DIAMOND - April Birthstone

Introduction:  A diamond (from the ancient Greek ἀδάμας – adámas, meaning "unbreakable", "proper", or "unalterable") is one of the best-known and most sought-after gemstones. Diamonds have been known to mankind and used as decorative items since ancient times; some of the earliest references can be traced to India. The hardness of diamond (Mohs’ hardness of 10) and its high dispersion of light (Refraction index of 2.417)—giving the diamond its characteristic "fire"—make it useful for industrial applications and desirable as jewelry. Diamonds are such a highly traded commodity that multiple organizations have been created for grading and certifying them based on the four Cs, which are color, cut, clarity, and carat. Other characteristics, such as presence or lack of fluorescence, also affect the desirability and thus the value of a diamond used for jewelry. 

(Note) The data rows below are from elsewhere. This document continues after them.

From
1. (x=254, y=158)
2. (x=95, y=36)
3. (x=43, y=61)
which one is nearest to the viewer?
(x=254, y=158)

  The most famous use of the diamond in jewelry is in engagement rings. The practice is documented among European aristocracy as early as the 15th century, though ruby and sapphire were more desirable gemstones. The modern popularity of diamonds was largely created by De Beers Consolidated Mines Ltd., which established the first large-scale diamonds mines in South Africa. Through an advertising campaign beginning in the 1930s and continuing into the mid-20th century, De Beers made diamonds into a key part of the betrothal process and a coveted symbol of status. The diamond's high value has been the driving force behind dictators and revolutionary entities, especially in Africa, using slave and child labor to mine blood diamonds to fund conflicts. Though popularly believed to derive its value from its rarity, gem-quality diamonds are quite common compared to rare gemstones such as Alexandrite, and annual global rough diamond production is estimated to be about 130 million carats (26 tonnes).[1] The value of diamonds is attributed largely to the industry's tight control over this supply.” (Ref-1, Wikipedia 03/23/17) 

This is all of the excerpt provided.